Logo

Bitcoin Anjlok ke Rp1,52 Miliar, Indikator SuperTrend Beri Sinyal Bear Market dan Tekanan Meluas

Catur Ariadi
Catur Ariadi
20 November 20250
Bitcoin Anjlok Ke Rp152 Miliar Indikator Supertrend Beri Sinyal Bear Market Dan Tekanan Meluas

Foto: Pixabay / Benjamin Nelan

Iklan

Harga Bitcoin kembali menurun signifikan, memicu kekhawatiran akan kemungkinan memasuki fase bear market. Dalam 24 jam terakhir, tekanan jual meluas hingga mempengaruhi mayoritas aset kripto berkapitalisasi besar.

Berdasarkan data CoinMarketCap pada Kamis (20/11) pukul 06.34 WIB, harga Bitcoin tercatat turun 1,59% ke level US$ 91.309 per koin atau sekitar Rp 1,52 miliar dengan asumsi kurs Rp 16.706 per dolar AS. Kapitalisasi pasar kripto global ikut merosot sekitar 2,1% menjadi US$ 3,11 triliun.

Tekanan penurunan tak hanya dialami Bitcoin.
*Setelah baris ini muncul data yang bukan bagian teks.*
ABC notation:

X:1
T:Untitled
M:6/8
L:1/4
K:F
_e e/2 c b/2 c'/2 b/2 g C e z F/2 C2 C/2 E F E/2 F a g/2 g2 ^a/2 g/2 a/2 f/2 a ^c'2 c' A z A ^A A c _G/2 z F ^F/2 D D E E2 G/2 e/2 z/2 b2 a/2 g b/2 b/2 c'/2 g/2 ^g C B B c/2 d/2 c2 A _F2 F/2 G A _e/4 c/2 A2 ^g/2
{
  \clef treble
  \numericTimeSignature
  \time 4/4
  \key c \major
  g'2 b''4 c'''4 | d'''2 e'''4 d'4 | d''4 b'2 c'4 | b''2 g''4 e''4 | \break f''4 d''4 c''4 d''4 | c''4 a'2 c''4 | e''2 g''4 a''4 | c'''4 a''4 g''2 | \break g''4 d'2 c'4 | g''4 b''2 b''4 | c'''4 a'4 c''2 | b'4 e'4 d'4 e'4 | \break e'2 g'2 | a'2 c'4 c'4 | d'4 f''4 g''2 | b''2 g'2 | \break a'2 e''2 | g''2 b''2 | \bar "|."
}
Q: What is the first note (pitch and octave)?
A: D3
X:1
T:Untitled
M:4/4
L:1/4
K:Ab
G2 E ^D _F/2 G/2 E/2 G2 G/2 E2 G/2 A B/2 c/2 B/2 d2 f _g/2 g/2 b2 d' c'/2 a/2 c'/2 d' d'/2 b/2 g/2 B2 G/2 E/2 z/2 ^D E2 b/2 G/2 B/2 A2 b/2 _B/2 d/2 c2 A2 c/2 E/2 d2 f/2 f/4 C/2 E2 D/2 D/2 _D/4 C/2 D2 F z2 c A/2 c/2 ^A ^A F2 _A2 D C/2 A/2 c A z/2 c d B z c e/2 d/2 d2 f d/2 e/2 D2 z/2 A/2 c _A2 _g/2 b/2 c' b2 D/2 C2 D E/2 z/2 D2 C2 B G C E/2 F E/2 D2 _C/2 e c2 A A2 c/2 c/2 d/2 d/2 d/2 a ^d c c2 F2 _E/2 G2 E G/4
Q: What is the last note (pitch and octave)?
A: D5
Aset kripto berkapitalisasi besar seperti Ethereum, Binance Coin, Dogecoin, XRP, hingga Solana turut melorot, menegaskan tren koreksi pasar yang meluas sejak awal pekan ini.

Harga Bitcoin Naik Tipis Usai Sentuh Level Terendah, Kapitalisasi Pasar Kripto Hilang Rp20 Kuadriliun

Sinyal Bear Market Dari Indikator SuperTrend

Awan bearish kian menggelap setelah indikator teknikal utama, SuperTrend pada grafik mingguan, memunculkan sinyal jual. Laporan CoinTelegraph menyebut indikator ini berubah dari hijau menjadi merah dan bergerak di atas harga Bitcoin pekan lalu — kondisi yang secara historis sering menandai akhir fase bull market.

Dalam dua siklus sebelumnya, sinyal serupa menjadi pendahulu penurunan harga Bitcoin antara 77% hingga 84%, seperti pada bear market 2018 dan 2022. Tekanan juga mendapat konfirmasi teknikal lain setelah pasangan BTC/USD menutup pekan lalu di bawah moving average 50-minggu (MA50), level yang biasa dipakai sebagai barometer kekuatan momentum bullish.

“SuperTrend mingguan berubah merah untuk pertama kalinya sejak Januari 2023. Ini bisa menjadi tanda awal bear market meskipun belum pasti,” ujar analis Bitcoinsensus dalam unggahan di X.

Jika pola historis berulang, beberapa analis memperkirakan koreksi dapat meluas hingga mendekati level US$ 75.000, terutama bila permintaan korporasi sebagai treasury asset melemah dan arus keluar dari Bitcoin spot ETF AS terus berlangsung.

Sentimen Pasar di Zona Extreme Fear

Selain indikator teknikal, sentimen pasar menunjukkan tren negatif. Crypto Fear & Greed Index tercatat berada pada level 11, menempatkan pasar di zona extreme fear — level terendah sejak Februari 2025.

Sejarah menunjukkan dua skenario berbeda saat indeks berada di level serupa. Pada 2021, indeks sempat bertahan di zona ketakutan ekstrem sekitar tiga bulan dan diikuti koreksi sekitar 40% sebelum Bitcoin kembali mencetak rekor. Namun pada 2022, periode serupa berakhir dengan penurunan tajam dari sekitar US$ 69.000 ke kisaran US$ 15.000.

Analis dari Milk Road menyatakan peluang pembalikan arah dalam dua hingga tiga minggu masih terbuka, tetapi sangat bergantung pada aliran dana ETF, likuiditas dolar AS, dan permintaan institusional.

Imbas Untuk Investor

Dengan indikator teknikal yang memberi sinyal bearish, sentimen pasar yang melemah, dan tekanan jual menyeluruh di aset kripto utama, analis memperingatkan investor untuk mengambil keputusan hati-hati dalam jangka pendek. Volatilitas ekstrem tetap menjadi risiko utama, terutama jika Bitcoin gagal mempertahankan zona psikologis di sekitar US$ 90.000.

BlackRock Setor Rp 7,99 T Bitcoin & Ethereum ke Coinbase, Sinyal Adopsi Kripto Institusional Makin Kuat

Beberapa analis melihat kemungkinan fase penurunan ini menjadi peluang akumulasi bagi investor jangka panjang, asalkan kondisi makro dan aliran likuiditas pulih. Untuk saat ini, pelaku pasar disarankan memantau pergerakan MA50 mingguan, level SuperTrend, serta perkembangan inflasi global yang dapat memicu volatilitas pada aset kripto berisiko tinggi.